---------- Texte du document

176. On peut voir qu'il y a des atmosphères dans le monde spirituel comme dans le monde naturel en ce que les anges et les esprits respirent, parlent et entendent comme les hommes dans le monde naturel, et qu'ils ne peuvent le faire qu'au moyen de l'atmosphère la plus basse, appelée air. Les anges et les esprits voient aussi comme les hommes dans le monde naturel, et la vue n'est possible que par une atmosphère plus pure que l'air ; ils pensent et sont affectés comme les hommes, et la pensée et l'affection ne sont possibles qu'au moyen d'atmosphères encore plus pures. Enfin en ce que toutes les parties du corps des anges et des esprits, tant les externes que les internes, sont tenues en un ensemble cohérent par les atmosphères, les externes par l'atmosphère aérienne, et les internes par les atmosphères éthérées. Sans la pression que ces atmosphères exercent en tous sens, et sans leur action, les formes intérieures et extérieures du corps se répandraient évidemment de tous côtés. Puisque les anges sont spirituels, et que toutes et chacune des choses de leur corps sont tenues en un ensemble cohérent dans une forme et dans un ordre par les atmosphères, il en découle que ces atmosphères sont spirituelles. Elles le sont parce qu'elles tirent leur origine du Soleil spirituel qui est le premier procédant du Divin Amour et de la Divine Sagesse du Seigneur.
177. Il a été dit ci-dessus, et montré dans le traité Le Ciel et l'enfer, que dans le monde spirituel il y a aussi des eaux et des terres comme dans le monde naturel, avec cette différence que les eaux et les terres du monde spirituel sont spirituelles. Comme elles sont spirituelles, elles sont mises en action et modifiées par la chaleur et la lumière du soleil spirituel au moyen des atmosphères qui en proviennent, absolument comme les eaux et les terres dans le monde naturel le sont par la chaleur et la lumière du soleil de leur monde au moyen des atmosphères de ce monde.

--------------------
---------- Données extraites

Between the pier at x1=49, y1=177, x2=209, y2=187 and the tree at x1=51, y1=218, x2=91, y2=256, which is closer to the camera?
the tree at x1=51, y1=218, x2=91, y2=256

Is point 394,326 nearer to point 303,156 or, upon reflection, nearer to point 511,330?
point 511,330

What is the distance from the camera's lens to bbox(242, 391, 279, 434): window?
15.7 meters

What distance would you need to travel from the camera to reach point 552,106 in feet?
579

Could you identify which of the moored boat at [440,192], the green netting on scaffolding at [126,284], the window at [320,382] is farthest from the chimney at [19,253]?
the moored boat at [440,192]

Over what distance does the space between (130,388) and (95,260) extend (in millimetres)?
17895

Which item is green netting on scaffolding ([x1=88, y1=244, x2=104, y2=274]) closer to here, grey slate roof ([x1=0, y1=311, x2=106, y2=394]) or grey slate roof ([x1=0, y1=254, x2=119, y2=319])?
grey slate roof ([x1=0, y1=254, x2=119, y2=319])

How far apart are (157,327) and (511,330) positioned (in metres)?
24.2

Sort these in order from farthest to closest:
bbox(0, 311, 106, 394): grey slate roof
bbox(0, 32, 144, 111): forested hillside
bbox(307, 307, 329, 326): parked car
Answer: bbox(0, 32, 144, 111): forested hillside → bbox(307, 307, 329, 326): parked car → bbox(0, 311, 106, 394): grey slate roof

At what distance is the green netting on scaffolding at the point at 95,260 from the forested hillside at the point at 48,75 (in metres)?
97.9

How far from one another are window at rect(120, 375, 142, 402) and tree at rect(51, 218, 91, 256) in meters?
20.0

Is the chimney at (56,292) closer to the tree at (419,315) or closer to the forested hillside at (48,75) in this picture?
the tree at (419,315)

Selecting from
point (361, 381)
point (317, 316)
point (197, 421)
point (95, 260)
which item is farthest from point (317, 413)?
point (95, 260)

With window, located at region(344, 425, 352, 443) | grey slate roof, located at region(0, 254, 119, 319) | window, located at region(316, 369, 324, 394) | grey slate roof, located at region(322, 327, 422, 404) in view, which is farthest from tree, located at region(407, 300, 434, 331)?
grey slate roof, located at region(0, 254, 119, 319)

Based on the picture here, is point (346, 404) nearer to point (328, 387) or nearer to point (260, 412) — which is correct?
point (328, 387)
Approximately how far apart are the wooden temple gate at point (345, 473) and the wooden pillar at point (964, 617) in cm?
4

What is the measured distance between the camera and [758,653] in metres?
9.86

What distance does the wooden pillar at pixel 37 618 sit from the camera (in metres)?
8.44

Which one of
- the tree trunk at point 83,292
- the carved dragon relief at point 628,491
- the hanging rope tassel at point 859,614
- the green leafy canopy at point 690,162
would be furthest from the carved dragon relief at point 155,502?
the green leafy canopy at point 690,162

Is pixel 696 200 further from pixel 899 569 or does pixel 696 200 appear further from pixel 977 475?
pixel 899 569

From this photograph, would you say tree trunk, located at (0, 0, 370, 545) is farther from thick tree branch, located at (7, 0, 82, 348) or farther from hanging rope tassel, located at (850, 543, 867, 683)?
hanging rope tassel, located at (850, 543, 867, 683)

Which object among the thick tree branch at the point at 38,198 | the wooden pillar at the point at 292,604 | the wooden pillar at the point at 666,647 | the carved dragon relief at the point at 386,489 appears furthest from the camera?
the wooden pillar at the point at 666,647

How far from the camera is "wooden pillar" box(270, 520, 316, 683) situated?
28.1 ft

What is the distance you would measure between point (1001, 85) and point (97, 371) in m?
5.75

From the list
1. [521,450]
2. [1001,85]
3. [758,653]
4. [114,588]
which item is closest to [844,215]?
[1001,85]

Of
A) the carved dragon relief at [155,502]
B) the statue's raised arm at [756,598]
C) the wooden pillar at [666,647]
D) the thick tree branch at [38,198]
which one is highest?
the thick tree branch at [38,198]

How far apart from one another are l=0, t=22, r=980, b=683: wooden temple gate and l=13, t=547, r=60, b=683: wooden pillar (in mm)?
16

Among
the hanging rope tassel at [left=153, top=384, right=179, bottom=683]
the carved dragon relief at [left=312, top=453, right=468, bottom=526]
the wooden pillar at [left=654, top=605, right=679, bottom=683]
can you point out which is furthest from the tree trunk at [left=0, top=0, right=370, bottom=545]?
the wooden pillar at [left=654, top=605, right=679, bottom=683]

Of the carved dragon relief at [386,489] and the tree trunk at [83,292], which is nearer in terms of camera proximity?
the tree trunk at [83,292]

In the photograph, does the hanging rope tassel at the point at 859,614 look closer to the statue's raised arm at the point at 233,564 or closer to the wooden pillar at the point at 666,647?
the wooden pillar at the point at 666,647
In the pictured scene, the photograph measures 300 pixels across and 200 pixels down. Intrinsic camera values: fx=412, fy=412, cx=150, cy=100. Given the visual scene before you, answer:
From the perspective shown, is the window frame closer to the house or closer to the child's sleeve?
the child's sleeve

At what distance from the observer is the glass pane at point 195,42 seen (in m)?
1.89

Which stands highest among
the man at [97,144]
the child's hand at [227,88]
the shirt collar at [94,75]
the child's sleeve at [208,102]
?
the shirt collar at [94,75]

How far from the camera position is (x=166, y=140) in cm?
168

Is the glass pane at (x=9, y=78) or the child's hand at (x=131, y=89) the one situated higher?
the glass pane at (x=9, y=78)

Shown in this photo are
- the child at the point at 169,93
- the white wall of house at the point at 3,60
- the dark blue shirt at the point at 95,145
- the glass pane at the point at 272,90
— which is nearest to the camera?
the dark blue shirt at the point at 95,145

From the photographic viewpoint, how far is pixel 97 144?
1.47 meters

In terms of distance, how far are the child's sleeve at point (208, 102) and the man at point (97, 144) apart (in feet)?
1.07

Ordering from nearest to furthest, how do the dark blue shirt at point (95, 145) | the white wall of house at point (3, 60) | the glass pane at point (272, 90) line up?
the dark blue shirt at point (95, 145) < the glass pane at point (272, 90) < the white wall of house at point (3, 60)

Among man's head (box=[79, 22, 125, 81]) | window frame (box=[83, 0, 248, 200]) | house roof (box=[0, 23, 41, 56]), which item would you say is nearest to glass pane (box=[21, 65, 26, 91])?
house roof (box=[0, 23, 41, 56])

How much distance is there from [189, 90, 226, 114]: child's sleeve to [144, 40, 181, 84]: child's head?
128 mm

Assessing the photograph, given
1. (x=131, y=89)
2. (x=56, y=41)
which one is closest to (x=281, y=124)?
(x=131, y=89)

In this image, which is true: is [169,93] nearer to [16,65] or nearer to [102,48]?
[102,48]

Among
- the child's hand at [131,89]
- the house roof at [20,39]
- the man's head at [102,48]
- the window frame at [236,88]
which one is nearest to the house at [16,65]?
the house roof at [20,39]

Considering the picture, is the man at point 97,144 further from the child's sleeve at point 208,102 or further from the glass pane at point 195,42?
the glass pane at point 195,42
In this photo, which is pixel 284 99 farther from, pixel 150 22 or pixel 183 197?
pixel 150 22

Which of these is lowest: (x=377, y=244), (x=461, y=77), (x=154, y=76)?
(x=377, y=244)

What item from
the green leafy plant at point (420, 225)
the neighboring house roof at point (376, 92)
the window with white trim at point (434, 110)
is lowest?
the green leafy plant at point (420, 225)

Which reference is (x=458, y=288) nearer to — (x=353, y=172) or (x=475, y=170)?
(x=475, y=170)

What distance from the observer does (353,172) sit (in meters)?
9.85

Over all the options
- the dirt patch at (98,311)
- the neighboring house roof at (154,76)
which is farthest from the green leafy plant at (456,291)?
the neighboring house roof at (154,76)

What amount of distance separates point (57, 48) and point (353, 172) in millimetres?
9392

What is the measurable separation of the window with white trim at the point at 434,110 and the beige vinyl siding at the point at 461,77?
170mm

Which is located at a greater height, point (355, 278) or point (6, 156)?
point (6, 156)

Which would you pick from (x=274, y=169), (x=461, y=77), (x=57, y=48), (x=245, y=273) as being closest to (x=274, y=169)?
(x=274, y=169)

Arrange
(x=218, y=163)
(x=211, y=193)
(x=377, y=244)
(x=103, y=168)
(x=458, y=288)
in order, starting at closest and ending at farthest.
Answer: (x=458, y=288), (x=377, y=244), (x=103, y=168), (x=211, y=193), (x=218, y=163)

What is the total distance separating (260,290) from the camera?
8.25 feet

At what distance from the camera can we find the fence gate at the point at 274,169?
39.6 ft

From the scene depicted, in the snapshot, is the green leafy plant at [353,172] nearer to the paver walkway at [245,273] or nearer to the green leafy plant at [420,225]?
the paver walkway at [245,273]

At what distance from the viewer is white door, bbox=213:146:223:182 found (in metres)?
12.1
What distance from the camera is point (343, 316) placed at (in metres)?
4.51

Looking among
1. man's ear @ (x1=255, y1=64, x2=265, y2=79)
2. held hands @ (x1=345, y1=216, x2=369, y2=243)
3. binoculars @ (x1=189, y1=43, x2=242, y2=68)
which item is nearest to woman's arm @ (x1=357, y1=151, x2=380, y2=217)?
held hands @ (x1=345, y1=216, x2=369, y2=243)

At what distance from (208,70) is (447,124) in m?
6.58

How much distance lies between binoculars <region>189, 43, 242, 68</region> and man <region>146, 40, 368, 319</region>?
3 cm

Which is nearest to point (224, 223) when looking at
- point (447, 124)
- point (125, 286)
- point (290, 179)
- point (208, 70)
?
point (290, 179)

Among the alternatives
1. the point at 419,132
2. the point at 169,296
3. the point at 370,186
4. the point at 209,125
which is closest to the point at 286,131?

--------------------

[Objectif de l'exercice] Pouvez-vous poursuivre le texte sur les atmosphères du monde spirituel à partir de sa dernière phrase ? La liste n'est d'aucune utilité pour ce travail.

[Réponse rédigée]
178. Il est parlé ici des atmosphères, des eaux et des terres, parce que ces trois sont les éléments généraux par lesquels et d'après lesquels toutes et chacune des choses existent avec une variété infinie. Les atmosphères sont les forces actives, les eaux sont les forces intermédiaires, et les terres sont les forces passives, d'après lesquelles existent tous les effets. Ces trois forces sont telles dans leur série, uniquement d'après la vie qui procède du Seigneur comme Soleil, et qui fait qu'elles sont actives
Il y a des degrés de l'Amour et de la Sagesse,
et par suite il y a des degrés de la Chaleur
et de la Lumière, et aussi des degrés
des atmosphères.
179. Ce qui va suivre ne peut être compris si l'on ne sait qu'il y a des degrés, et en quoi ils consistent, car il y en a dans toute chose créée, ainsi dans toute forme. Cette partie de la Sagesse Angélique traitera donc des degrés. On peut voir clairement qu'il y a des degrés de l'amour et de la sagesse, d'après les anges des trois cieux : les anges du troisième ciel l'emportent en amour et en sagesse sur ceux du second ciel, et ceux-ci sur les anges du dernier ciel, au point qu'ils ne peuvent être ensemble. Comme les degrés de l'amour et de la sagesse les distinguent et les séparent, il s'ensuit que les anges des cieux inférieurs ne peuvent monter vers les anges des cieux supérieurs ; s'ils en ont la permission, ils ne les voient pas, et ne voient rien de ce qui les entoure, parce que l'amour et la sagesse des anges des cieux supérieurs sont dans un degré qui surpasse la perception des anges des cieux inférieurs. En effet, chaque ange est son amour et sa sagesse, et l'amour uni à la sagesse, dans sa forme est un homme, parce que Dieu qui est l'Amour même et la Sagesse même, est un Homme. Il m'a été donné quelquefois de voir des anges du dernier ciel monter vers des anges du troisième ciel ; et lorsqu'ils étaient arrivés avec effort au milieu d'eux, je les entendais se plaindre de ce qu'ils n'en voyaient aucun. On leur apprit ensuite que ces anges n'avaient pas été visibles, parce que l'amour et la sagesse de ces derniers ne leur étaient pas perceptibles, et que l'amour et la sagesse font que l'ange apparaît comme un homme.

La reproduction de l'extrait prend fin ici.